Frases de Georgia O’Keeffe - Odio as flores, as pinto, porq...

Odio as flores, as pinto, porque são mais baratas que os modelos e não se movem.
Georgia O’Keeffe
Significado e Contexto
Esta afirmação de Georgia O'Keeffe desmistifica o processo criativo, revelando uma abordagem pragmática à arte. Ao declarar que pinta flores porque são 'mais baratas que os modelos e não se movem', ela subverte a noção romântica do artista inspirado, apresentando em vez disso considerações práticas e económicas como motivações legítimas. A imobilidade das flores não é vista como uma limitação, mas como uma vantagem que permite um estudo prolongado e meticuloso, transformando um objeto comum num tema de profunda exploração artística.

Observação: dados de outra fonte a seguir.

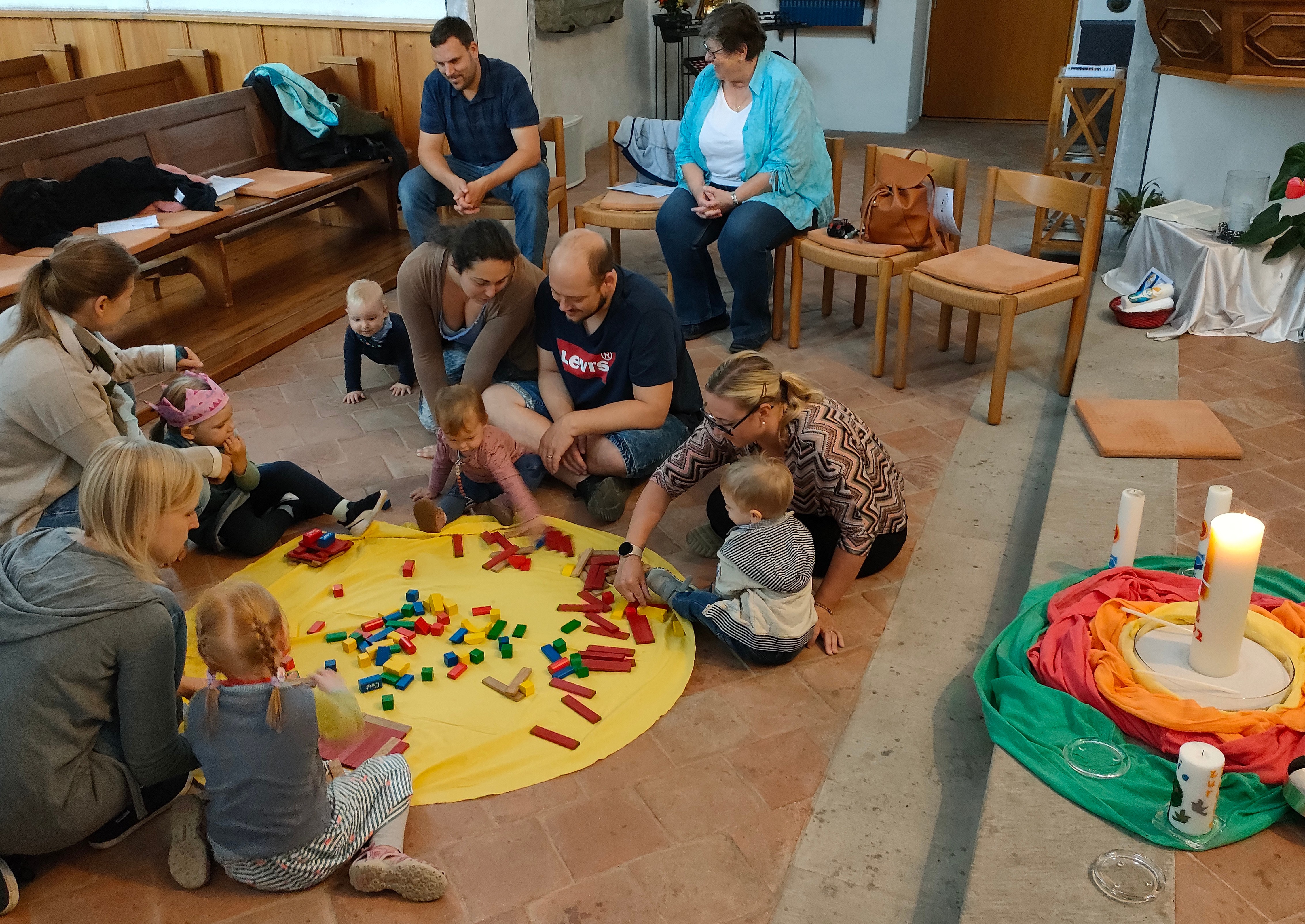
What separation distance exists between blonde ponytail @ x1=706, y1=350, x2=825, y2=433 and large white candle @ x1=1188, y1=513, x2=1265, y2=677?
1.07m

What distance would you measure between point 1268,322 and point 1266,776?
320 cm

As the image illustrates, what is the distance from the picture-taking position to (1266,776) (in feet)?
7.39

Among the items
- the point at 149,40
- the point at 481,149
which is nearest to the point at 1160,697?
the point at 481,149

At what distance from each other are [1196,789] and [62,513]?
2886mm

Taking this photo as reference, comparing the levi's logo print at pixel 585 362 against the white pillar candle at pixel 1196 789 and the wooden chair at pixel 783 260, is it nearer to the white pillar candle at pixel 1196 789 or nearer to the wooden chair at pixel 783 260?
the wooden chair at pixel 783 260

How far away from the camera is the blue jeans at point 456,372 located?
3.97m

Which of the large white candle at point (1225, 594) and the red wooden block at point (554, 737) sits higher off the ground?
the large white candle at point (1225, 594)

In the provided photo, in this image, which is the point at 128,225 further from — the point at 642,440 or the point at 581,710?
the point at 581,710

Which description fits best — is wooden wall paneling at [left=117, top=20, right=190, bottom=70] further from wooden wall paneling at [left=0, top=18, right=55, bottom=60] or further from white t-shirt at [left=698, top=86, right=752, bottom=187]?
white t-shirt at [left=698, top=86, right=752, bottom=187]

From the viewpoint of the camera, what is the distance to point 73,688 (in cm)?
216

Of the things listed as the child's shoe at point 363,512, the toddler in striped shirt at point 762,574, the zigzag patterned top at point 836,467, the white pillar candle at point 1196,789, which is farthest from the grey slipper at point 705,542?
the white pillar candle at point 1196,789

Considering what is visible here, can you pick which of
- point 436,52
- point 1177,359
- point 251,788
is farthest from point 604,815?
point 436,52

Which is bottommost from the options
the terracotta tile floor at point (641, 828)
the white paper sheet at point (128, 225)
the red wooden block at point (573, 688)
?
the terracotta tile floor at point (641, 828)

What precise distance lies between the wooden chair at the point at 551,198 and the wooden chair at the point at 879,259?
4.52 feet
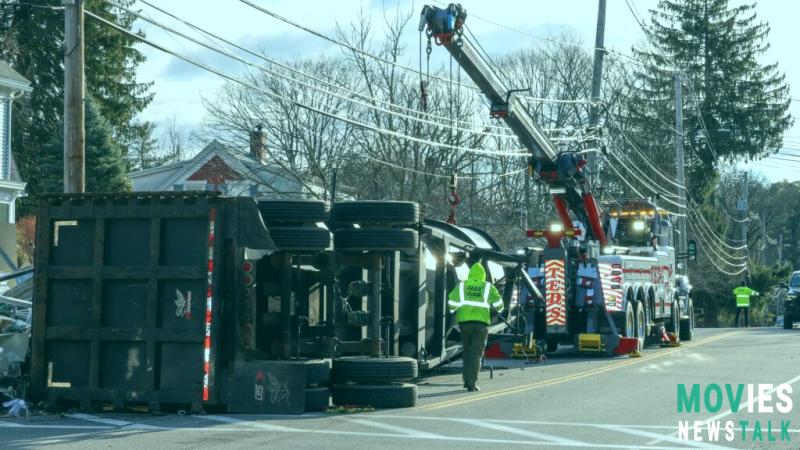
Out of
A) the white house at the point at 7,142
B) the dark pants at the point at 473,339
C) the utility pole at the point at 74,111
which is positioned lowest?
the dark pants at the point at 473,339

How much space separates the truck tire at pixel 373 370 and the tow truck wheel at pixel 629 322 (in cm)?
976

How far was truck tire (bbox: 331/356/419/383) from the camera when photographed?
13.2 metres

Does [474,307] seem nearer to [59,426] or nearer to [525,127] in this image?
[59,426]

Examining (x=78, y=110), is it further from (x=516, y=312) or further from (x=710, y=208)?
(x=710, y=208)

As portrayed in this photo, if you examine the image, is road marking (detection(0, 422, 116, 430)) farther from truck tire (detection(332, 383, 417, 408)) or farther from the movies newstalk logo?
the movies newstalk logo

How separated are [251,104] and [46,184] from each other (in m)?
8.57

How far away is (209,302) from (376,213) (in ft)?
7.78

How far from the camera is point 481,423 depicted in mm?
11797

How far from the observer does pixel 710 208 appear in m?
58.0

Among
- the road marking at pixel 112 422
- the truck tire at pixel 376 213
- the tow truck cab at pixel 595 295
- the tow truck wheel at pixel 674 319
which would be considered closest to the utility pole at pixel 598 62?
the tow truck wheel at pixel 674 319

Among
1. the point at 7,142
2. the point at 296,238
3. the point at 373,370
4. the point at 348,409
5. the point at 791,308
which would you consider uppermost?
the point at 7,142

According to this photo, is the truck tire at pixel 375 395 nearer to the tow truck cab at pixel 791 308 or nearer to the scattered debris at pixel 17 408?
the scattered debris at pixel 17 408

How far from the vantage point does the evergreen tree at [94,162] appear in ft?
143

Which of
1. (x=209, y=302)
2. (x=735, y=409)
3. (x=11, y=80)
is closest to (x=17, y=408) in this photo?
(x=209, y=302)
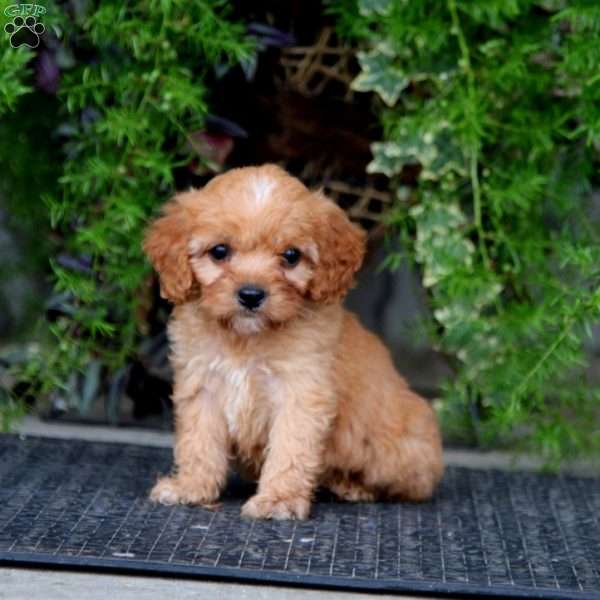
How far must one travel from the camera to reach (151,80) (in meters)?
5.31

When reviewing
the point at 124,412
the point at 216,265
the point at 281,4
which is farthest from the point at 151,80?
the point at 124,412

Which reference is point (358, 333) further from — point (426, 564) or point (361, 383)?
point (426, 564)

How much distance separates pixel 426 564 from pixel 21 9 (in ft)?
8.24

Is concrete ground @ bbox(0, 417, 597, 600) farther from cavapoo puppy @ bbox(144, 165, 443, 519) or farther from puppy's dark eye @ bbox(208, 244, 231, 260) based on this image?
puppy's dark eye @ bbox(208, 244, 231, 260)

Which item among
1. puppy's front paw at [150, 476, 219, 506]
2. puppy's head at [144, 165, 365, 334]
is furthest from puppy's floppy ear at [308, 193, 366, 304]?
puppy's front paw at [150, 476, 219, 506]

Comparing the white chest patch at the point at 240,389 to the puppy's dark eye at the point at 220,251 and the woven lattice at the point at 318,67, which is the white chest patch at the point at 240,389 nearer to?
the puppy's dark eye at the point at 220,251

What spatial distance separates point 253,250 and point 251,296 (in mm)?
158

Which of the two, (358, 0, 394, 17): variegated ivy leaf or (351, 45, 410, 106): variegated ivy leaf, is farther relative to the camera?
(351, 45, 410, 106): variegated ivy leaf

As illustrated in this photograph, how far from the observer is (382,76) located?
5.45 m

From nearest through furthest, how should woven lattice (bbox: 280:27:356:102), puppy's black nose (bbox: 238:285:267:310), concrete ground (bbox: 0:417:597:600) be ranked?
concrete ground (bbox: 0:417:597:600)
puppy's black nose (bbox: 238:285:267:310)
woven lattice (bbox: 280:27:356:102)

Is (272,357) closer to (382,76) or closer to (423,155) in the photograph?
(423,155)

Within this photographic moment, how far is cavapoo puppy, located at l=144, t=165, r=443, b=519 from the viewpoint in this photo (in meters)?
4.45

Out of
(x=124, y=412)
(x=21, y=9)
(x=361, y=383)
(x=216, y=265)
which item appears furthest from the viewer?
(x=124, y=412)

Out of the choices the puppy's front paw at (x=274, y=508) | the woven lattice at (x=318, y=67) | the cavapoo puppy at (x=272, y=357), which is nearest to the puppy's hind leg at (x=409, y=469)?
the cavapoo puppy at (x=272, y=357)
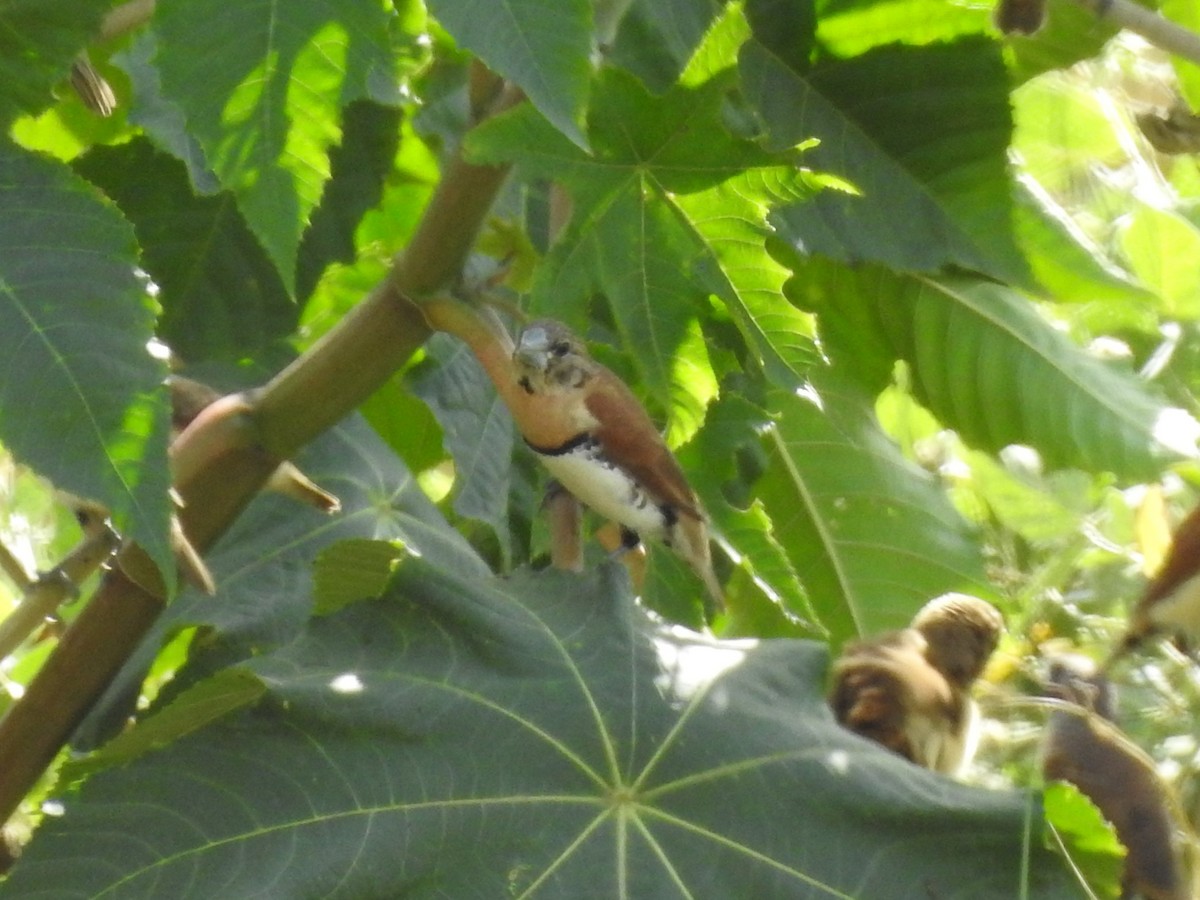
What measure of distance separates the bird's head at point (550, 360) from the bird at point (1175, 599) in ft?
2.26

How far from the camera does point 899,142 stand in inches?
50.8

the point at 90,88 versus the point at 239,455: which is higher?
the point at 90,88

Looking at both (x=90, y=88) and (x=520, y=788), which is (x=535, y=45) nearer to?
(x=520, y=788)

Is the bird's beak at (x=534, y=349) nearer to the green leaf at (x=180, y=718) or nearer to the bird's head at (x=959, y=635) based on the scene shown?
the green leaf at (x=180, y=718)

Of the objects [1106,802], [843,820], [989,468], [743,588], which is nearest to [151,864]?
[843,820]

A citação também reflecte a independência de O'Keeffe como artista mulher numa época dominada por homens. Ao escolher flores em vez de modelos humanos (frequentemente femininos e sexualizados por artistas masculinos), ela reivindica autonomia sobre o seu tema e processo. As flores tornam-se não apenas substitutos económicos, mas veículos para expressão pessoal e inovação formal, permitindo-lhe desenvolver o seu estilo icónico de ampliação e abstracção que transformou a percepção da natureza na arte moderna.
Origem Histórica
Georgia O'Keeffe (1887-1986) proferiu esta frase durante o início da sua carreira, por volta dos anos 1920, quando vivia no Texas e em Nova Iorque. Este período coincide com o desenvolvimento do seu estilo distintivo de pintar flores em grande escala, que se tornaria a sua assinatura. O contexto histórico inclui o modernismo americano emergente, o movimento feminista inicial e as restrições económicas que muitas artistas mulheres enfrentavam, tendo menos acesso a modelos profissionais ou a patrocínios comparáveis aos dos seus colegas masculinos.
Relevância Atual
A citação mantém relevância hoje por múltiplas razões: primeiro, ressoa com artistas contemporâneos que trabalham com orçamentos limitados, valorizando a criatividade com recursos modestos. Segundo, antecipa discussões actuais sobre acessibilidade na arte e a democratização dos meios criativos. Terceiro, a sua abordagem feminista—rejeitar a objectificação tradicional de modelos femininos—continua a inspirar artistas que questionam representações de género. Finalmente, num mundo digital acelerado, a celebração da imobilidade e da observação atenta oferece um contraponto valioso aos processos criativos rápidos e efémeros.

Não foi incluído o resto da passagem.